In how many ways can we seat 100 people around 20 different circular
tables in such a way that there are five people per table?
Am I right in assuming that we're only considering unique situations?
For example, if we take 2 people at 2 tables with 1 per table.
Then we'd have [A][B] and [B][A] which is actually only 1 arrangement.
$\frac{C(2,1)}{2} = \frac{2}{2} = 1$
Or 4 people, 2 tables, 2 per
{[AB] [CD]} {[AC] [BD]} {[AD] [BC]} which is three arrangements since we don't count [B,A], [C,A], [D,A], [D,C], [D,B] or [B,C]

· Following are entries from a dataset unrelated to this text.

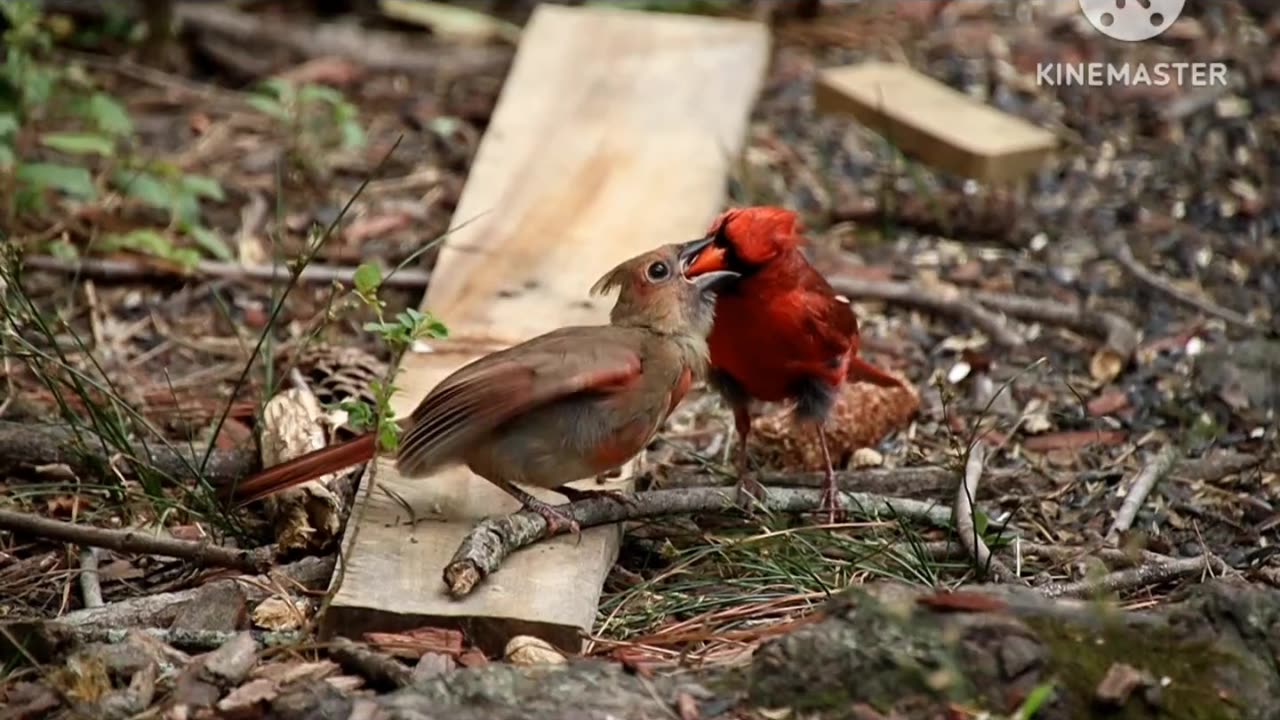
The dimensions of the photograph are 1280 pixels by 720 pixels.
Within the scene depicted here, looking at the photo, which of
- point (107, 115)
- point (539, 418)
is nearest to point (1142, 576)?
point (539, 418)

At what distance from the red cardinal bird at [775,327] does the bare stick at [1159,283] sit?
4.83 ft

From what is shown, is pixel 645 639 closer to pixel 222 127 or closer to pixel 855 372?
pixel 855 372

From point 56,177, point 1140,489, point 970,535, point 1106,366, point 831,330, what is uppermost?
point 56,177

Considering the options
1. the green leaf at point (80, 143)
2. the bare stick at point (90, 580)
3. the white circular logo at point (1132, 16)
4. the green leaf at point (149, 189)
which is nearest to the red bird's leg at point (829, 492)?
the bare stick at point (90, 580)

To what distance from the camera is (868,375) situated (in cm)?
511

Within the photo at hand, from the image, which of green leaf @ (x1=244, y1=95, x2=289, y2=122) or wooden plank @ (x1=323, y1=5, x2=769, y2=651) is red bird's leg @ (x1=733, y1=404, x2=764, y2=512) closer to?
wooden plank @ (x1=323, y1=5, x2=769, y2=651)

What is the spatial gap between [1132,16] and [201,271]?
3.75 metres

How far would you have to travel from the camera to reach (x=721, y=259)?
480cm

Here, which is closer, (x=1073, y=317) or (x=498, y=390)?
(x=498, y=390)

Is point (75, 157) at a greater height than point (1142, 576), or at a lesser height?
greater

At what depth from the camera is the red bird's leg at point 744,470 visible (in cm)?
454

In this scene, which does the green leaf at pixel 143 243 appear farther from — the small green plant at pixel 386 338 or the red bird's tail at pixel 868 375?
the red bird's tail at pixel 868 375

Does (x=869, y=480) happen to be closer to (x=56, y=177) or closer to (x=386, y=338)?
(x=386, y=338)

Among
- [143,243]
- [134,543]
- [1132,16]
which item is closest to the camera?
[134,543]
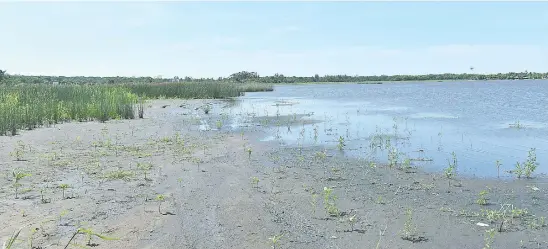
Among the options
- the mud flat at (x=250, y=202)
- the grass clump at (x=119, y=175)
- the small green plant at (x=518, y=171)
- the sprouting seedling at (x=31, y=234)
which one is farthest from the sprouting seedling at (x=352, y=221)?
the small green plant at (x=518, y=171)

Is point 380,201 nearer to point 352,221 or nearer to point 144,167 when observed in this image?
point 352,221

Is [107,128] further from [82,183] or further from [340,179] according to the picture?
[340,179]

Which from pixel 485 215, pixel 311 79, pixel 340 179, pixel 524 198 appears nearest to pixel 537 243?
pixel 485 215

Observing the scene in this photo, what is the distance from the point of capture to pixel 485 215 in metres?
6.40

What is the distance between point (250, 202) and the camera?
709 cm

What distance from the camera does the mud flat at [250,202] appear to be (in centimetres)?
549

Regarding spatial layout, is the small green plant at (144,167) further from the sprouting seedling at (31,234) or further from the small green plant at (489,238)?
the small green plant at (489,238)

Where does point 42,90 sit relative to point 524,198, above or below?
above

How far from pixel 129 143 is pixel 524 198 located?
1005 centimetres

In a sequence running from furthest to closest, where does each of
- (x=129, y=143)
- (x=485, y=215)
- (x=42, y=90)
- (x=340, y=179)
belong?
1. (x=42, y=90)
2. (x=129, y=143)
3. (x=340, y=179)
4. (x=485, y=215)

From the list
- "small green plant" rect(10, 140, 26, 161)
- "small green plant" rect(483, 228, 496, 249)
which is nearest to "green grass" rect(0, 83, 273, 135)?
"small green plant" rect(10, 140, 26, 161)

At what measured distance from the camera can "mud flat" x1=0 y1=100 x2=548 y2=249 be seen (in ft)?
18.0

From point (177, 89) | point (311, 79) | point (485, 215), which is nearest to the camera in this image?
point (485, 215)

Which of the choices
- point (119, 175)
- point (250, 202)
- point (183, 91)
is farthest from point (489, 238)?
point (183, 91)
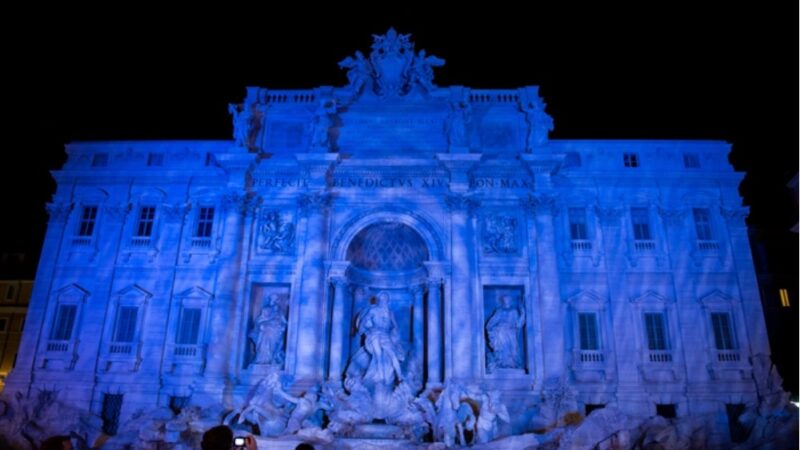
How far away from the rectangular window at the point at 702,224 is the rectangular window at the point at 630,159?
339 cm

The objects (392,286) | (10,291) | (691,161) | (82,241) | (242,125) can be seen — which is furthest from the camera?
(10,291)

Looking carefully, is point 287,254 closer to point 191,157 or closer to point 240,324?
point 240,324

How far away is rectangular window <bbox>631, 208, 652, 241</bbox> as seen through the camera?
24.6m

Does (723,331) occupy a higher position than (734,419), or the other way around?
(723,331)

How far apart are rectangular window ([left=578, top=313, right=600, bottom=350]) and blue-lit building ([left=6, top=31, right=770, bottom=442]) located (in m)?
0.09

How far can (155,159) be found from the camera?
1040 inches

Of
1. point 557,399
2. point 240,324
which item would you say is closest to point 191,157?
point 240,324

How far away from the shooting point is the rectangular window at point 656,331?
2283cm

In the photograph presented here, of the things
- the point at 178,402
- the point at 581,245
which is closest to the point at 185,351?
the point at 178,402

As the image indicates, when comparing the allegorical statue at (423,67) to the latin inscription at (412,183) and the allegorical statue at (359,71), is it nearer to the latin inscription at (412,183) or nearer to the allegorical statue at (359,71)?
the allegorical statue at (359,71)

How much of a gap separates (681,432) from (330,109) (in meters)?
18.9

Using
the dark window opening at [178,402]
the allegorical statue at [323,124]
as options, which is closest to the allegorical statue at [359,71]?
the allegorical statue at [323,124]

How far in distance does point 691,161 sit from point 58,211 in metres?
30.0

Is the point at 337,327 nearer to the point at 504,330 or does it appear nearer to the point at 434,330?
the point at 434,330
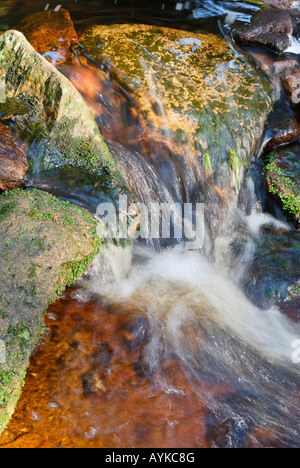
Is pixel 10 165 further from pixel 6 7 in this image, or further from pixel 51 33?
pixel 6 7

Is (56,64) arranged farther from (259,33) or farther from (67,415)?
(67,415)

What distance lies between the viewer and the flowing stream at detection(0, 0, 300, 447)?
3.21m

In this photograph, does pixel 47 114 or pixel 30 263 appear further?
pixel 47 114

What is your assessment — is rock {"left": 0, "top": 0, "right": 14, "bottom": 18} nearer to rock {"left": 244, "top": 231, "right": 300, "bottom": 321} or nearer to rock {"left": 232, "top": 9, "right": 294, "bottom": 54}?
rock {"left": 232, "top": 9, "right": 294, "bottom": 54}

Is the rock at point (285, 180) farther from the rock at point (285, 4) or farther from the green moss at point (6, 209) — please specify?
the rock at point (285, 4)

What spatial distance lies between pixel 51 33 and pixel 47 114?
2.51 meters

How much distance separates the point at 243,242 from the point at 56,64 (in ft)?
12.4

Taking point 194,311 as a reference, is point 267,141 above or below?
above

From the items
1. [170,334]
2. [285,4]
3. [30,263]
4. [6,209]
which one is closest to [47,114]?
[6,209]

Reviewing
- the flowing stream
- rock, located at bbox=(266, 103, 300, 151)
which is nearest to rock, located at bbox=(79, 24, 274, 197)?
rock, located at bbox=(266, 103, 300, 151)

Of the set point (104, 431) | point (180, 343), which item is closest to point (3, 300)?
point (104, 431)

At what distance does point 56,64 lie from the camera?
5.86m

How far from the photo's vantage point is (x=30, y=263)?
11.6 feet

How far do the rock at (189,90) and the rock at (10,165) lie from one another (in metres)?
2.00
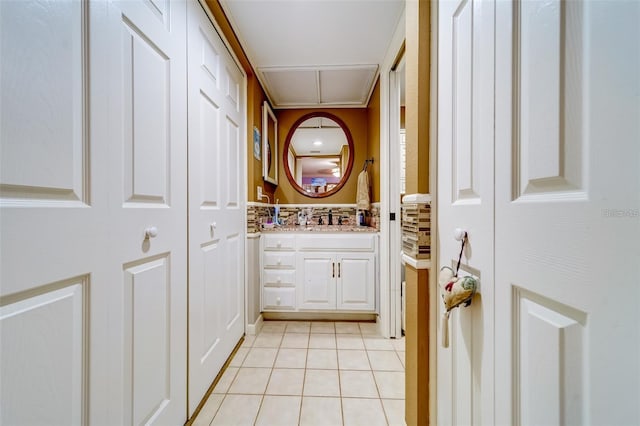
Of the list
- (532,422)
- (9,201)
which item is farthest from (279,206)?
(532,422)

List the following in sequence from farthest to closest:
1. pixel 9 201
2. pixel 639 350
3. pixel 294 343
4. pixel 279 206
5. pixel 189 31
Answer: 1. pixel 279 206
2. pixel 294 343
3. pixel 189 31
4. pixel 9 201
5. pixel 639 350

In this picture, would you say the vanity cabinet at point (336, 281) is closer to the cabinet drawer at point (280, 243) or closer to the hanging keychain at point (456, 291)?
the cabinet drawer at point (280, 243)

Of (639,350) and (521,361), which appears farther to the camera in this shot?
(521,361)

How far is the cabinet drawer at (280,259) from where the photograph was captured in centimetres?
222

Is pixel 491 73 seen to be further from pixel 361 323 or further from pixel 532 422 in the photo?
pixel 361 323

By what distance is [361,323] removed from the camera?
90.0 inches

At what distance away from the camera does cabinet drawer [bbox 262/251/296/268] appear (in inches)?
87.4

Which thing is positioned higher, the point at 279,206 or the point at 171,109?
the point at 171,109

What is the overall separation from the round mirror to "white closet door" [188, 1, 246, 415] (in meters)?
0.94

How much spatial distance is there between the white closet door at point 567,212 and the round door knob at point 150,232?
107 centimetres

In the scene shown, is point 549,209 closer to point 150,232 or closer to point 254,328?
point 150,232

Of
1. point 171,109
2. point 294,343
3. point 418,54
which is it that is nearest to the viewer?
point 418,54

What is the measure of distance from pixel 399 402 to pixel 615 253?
134 centimetres

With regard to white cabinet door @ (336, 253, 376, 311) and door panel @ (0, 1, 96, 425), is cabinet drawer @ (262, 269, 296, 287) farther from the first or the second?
door panel @ (0, 1, 96, 425)
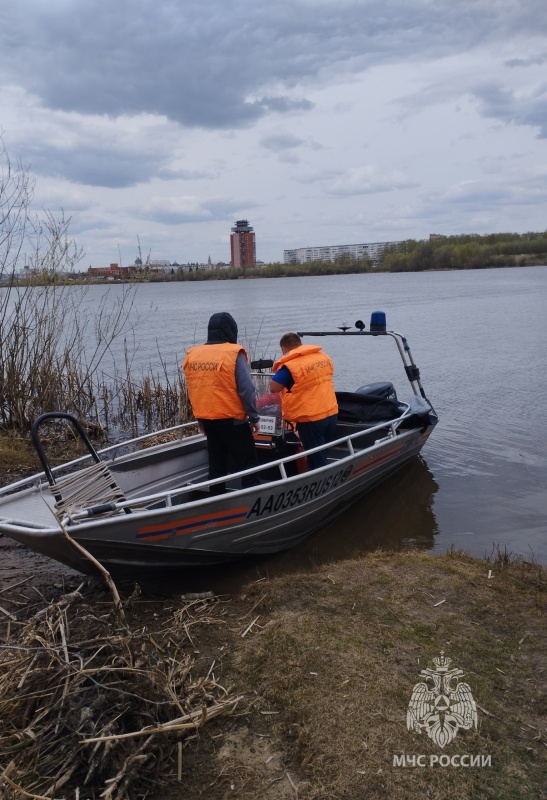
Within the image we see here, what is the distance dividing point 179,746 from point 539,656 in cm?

$\frac{C(4,2)}{2} = \frac{6}{2} = 3$
Therefore, the formula I got was $\frac{C(totalPeople,peoplePerTable)}{numberOfTables}$
For 100 people at 20 tables with 5 per table.
We have $\frac{C(100,5)}{20} = 3,764,376$ possibilities
Best Answer
There are $100!$ ways to line up the people. Take the first $5$ and seat them around the first table in order. Do the same for the second $5$ and the second table. Continue until you’ve seated all $100$. If the tables are individually identified, and each of the $20$ tables has a designated head seat, each of these $100!$ seatings counts as a different arrangement. If the tables are individually identified, but seatings that are equivalent under a rotation of the table are not considered distinct, then each seating at each table has been counted $5$ times, once for each possible location of a head seat, and there are therefore only $\dfrac{100!}{5^{20}}$ distinct arrangements.
You appear to be assuming, however, that the tables are not individually identified and that rotationally equivalent arrangements at a table are not distinguished. In that case each distinct arrangement has been counted $20!$ times in the figure $\dfrac{100!}{5^{20}}$, once for each of the $20!$ permutations of the tables, so there are only $\dfrac{100!}{5^{20}20!}$ distinct arrangements. This is a bit over $4\times10^{125}$.